_EXERCISE DESCRIPTION_: In the entries below, find the line with "عکس دفتر اسناد رسمی 172 عسکری" and the line with "LG Q Stylus 801LG ワイモバイル パープル". Print those two and everything between them exactly, and nothing else.

_EXTRACTED INFORMATION_:

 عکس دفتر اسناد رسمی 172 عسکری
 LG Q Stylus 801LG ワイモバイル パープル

==

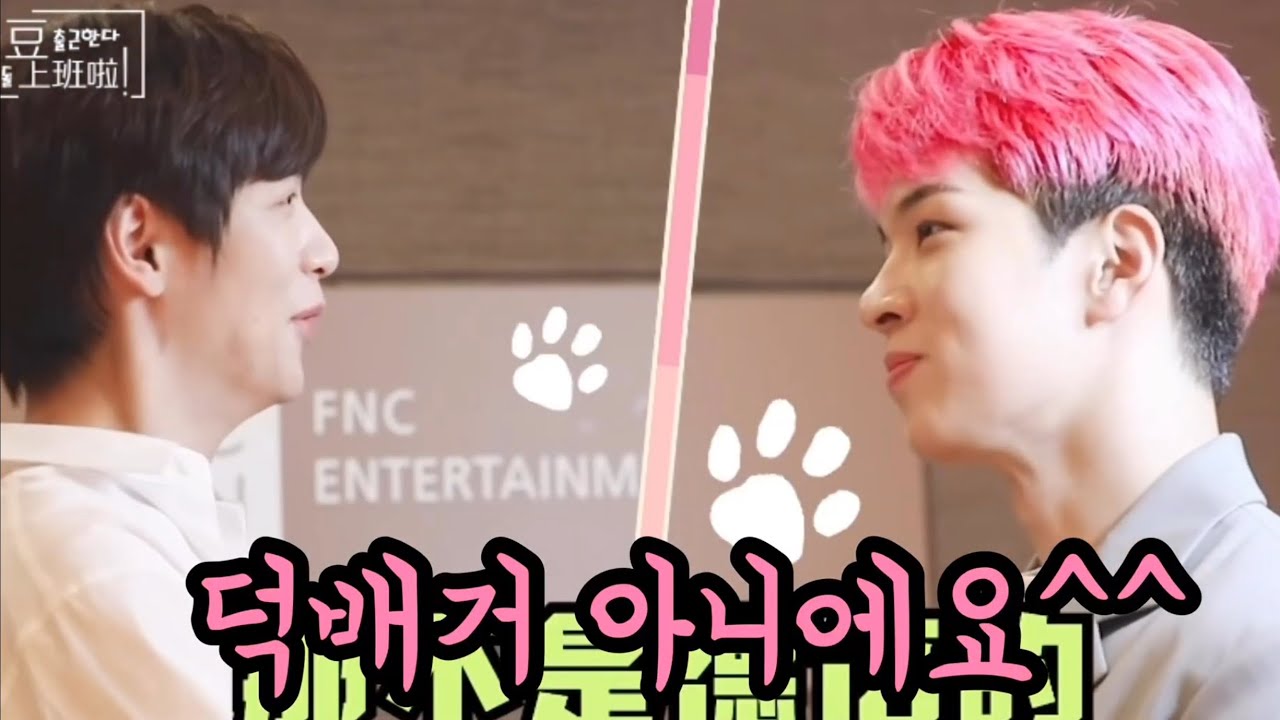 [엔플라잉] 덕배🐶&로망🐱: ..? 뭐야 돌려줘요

* * *

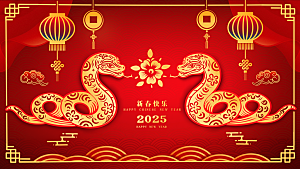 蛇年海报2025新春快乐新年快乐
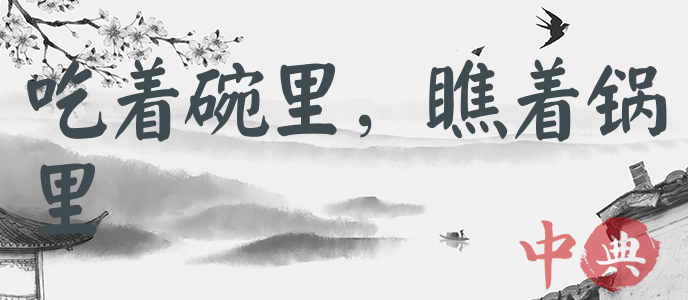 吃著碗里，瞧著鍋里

_TASK SOLUTION_:
 عکس دفتر اسناد رسمی 172 عسکری
 LG Q Stylus 801LG ワイモバイル パープル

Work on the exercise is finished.